Any tips for a newbie trying to get the crusty bits of old tires and tubes off a rim? Had to cut the tire off and it was a shame. Hurts me to do so but I had if I ever want to ride this bike. It had a U.S. Royal Master Centipede Grip on the front but it was toast. The back tire is so far gone you can't even read a name. It looks like soup boiling over in places. Any help figuring out an easier way to get the old stuff off would be appreciated. Right now I am just chipping away at it with a small chisel but thought one of you pros would have a better way.


----------



## SirMike1983 (Oct 16, 2014)

I like a heat gun and a putty knife for this. After the rubber pieces are gone, if you have gunk/residue, I use some acetone on that.


----------



## Shannonc (Oct 17, 2014)

*thanks*

makes total sense to use the heat gun, thank you.


----------



## catfish (Feb 14, 2015)

a little heat will do the trick.


----------



## Duck (Feb 14, 2015)

Last time I dealt with that, I didn't want to spend the time required to pick the rim clean, so I soaked it with WD-40 and walked away from it for a day or two. Came off easily, when I got back to it.


----------



## morton (Feb 15, 2015)

Duck said:


> Last time I dealt with that, I didn't want to spend the time required to pick the rim clean, so I soaked it with WD-40 and walked away from it for a day or two. Came off easily, when I got back to it.

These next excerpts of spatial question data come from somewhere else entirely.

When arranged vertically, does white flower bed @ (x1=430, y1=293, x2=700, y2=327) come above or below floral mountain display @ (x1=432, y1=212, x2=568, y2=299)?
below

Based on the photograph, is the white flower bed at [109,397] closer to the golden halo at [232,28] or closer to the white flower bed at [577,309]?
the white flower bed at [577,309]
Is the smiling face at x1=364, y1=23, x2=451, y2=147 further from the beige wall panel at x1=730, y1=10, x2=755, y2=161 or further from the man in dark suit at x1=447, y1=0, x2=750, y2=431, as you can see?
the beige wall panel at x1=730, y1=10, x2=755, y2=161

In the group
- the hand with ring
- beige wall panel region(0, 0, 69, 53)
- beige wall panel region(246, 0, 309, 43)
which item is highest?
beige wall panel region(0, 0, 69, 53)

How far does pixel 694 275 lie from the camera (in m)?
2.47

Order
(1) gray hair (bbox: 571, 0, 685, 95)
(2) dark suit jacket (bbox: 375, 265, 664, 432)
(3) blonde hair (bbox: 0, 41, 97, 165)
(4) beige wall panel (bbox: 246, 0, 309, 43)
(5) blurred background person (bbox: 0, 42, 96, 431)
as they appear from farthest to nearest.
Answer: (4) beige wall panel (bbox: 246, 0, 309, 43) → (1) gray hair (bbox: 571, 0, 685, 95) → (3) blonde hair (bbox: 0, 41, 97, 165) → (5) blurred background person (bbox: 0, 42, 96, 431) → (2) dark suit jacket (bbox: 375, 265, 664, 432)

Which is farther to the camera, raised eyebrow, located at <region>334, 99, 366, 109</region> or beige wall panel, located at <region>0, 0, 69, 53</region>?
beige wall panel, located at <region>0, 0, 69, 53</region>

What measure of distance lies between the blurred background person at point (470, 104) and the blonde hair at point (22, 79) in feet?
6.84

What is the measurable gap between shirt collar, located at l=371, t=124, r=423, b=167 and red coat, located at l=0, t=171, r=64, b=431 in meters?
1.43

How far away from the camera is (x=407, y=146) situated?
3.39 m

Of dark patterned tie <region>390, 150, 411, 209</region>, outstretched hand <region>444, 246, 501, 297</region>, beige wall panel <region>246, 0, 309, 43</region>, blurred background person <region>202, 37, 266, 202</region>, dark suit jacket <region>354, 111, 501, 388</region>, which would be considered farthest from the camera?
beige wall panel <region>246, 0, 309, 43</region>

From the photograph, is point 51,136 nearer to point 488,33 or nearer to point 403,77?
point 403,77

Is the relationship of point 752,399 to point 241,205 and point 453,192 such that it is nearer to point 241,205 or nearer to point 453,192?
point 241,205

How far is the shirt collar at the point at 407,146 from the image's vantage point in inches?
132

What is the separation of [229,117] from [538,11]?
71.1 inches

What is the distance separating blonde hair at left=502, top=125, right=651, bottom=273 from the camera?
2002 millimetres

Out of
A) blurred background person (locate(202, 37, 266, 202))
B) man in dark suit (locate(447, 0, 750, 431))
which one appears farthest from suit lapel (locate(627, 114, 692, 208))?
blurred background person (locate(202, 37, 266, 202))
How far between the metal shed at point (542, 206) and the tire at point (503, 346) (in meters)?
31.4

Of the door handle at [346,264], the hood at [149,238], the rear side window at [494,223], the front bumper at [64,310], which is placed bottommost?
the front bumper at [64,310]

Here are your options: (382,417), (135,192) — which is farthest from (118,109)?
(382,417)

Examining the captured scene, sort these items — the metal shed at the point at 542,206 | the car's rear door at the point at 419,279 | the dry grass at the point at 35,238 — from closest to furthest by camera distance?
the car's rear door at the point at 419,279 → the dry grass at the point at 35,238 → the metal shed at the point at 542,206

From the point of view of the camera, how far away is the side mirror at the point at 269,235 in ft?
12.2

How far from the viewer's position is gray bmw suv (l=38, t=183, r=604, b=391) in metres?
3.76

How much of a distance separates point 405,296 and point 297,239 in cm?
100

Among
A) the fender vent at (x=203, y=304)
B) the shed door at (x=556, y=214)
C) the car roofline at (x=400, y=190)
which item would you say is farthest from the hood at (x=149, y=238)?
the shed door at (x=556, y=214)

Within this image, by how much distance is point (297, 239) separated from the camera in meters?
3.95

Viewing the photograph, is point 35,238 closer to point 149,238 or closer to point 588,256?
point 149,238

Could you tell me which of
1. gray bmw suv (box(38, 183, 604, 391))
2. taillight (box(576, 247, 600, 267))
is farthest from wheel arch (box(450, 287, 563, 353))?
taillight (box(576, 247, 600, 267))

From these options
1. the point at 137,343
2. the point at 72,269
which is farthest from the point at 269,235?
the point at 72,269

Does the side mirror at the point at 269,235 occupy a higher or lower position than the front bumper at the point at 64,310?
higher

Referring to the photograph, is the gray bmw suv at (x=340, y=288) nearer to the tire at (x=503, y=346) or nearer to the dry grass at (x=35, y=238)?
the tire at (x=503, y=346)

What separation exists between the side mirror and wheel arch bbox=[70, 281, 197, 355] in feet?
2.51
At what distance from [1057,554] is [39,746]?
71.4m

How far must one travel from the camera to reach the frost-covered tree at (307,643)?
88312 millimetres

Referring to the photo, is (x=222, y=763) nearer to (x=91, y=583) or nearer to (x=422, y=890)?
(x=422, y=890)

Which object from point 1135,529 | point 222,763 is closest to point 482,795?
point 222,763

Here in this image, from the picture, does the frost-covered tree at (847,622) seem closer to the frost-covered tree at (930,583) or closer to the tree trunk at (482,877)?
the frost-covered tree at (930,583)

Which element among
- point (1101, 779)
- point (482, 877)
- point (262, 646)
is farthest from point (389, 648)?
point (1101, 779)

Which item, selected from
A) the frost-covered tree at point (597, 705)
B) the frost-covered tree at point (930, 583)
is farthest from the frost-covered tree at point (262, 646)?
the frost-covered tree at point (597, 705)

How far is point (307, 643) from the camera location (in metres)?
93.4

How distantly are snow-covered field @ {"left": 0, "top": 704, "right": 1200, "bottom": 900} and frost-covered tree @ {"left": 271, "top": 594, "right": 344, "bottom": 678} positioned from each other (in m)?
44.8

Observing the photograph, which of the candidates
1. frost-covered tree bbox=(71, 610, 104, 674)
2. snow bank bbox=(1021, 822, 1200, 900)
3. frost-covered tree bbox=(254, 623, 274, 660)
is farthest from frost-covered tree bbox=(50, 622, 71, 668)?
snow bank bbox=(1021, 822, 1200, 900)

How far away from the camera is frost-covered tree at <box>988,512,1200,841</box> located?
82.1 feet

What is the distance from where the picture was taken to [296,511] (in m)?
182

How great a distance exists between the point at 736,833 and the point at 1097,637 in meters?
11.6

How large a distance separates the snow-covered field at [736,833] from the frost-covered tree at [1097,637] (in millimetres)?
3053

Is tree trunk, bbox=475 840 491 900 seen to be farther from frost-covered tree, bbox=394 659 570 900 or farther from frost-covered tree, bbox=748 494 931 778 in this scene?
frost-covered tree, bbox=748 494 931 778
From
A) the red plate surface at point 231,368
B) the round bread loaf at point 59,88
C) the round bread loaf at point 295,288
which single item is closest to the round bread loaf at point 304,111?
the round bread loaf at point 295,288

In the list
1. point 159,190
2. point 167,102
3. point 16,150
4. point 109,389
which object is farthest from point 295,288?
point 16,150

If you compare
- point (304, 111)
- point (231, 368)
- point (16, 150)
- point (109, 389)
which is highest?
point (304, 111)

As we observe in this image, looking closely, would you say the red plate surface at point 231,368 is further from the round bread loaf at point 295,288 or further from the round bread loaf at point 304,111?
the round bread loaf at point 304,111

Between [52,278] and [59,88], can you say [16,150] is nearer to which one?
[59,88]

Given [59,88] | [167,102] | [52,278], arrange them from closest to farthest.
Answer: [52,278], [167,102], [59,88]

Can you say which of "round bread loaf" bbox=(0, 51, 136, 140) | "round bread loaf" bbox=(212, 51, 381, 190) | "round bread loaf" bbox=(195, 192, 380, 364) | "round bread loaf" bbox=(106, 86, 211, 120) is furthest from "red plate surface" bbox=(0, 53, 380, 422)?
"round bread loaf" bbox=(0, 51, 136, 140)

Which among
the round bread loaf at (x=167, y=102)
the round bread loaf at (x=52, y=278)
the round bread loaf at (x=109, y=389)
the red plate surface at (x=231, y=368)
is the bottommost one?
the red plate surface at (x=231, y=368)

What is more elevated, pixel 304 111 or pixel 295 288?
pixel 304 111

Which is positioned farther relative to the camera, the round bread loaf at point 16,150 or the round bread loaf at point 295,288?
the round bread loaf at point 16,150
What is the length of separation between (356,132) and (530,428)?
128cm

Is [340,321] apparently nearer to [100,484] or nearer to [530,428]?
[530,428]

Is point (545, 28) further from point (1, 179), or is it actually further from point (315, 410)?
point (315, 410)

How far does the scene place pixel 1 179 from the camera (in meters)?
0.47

Did you put the wheel in some kind of tank or just spray the WD-40?  Reason I ask is if you soaked it in a tank, that must have taken a lot of WD-40!
I have come across many wheels with tires melted onto the rim and it sure has been a pain to remove all the solidified rubber.


----------



## Duck (Feb 15, 2015)

Just doused it with a good thorough spray, and then put it in a trash bag so I wouldn't have to clean the floor afterwards .


----------



## catfish (Feb 15, 2015)

Duck said:


> Just doused it with a good thorough spray, and then put it in a trash bag so I wouldn't have to clean the floor afterwards .




That is a good idea.


----------



## morton (Feb 16, 2015)

*Thanks for the info*



Duck said:


> Just doused it with a good thorough spray, and then put it in a trash bag so I wouldn't have to clean the floor afterwards .




I'll give a try next time.


----------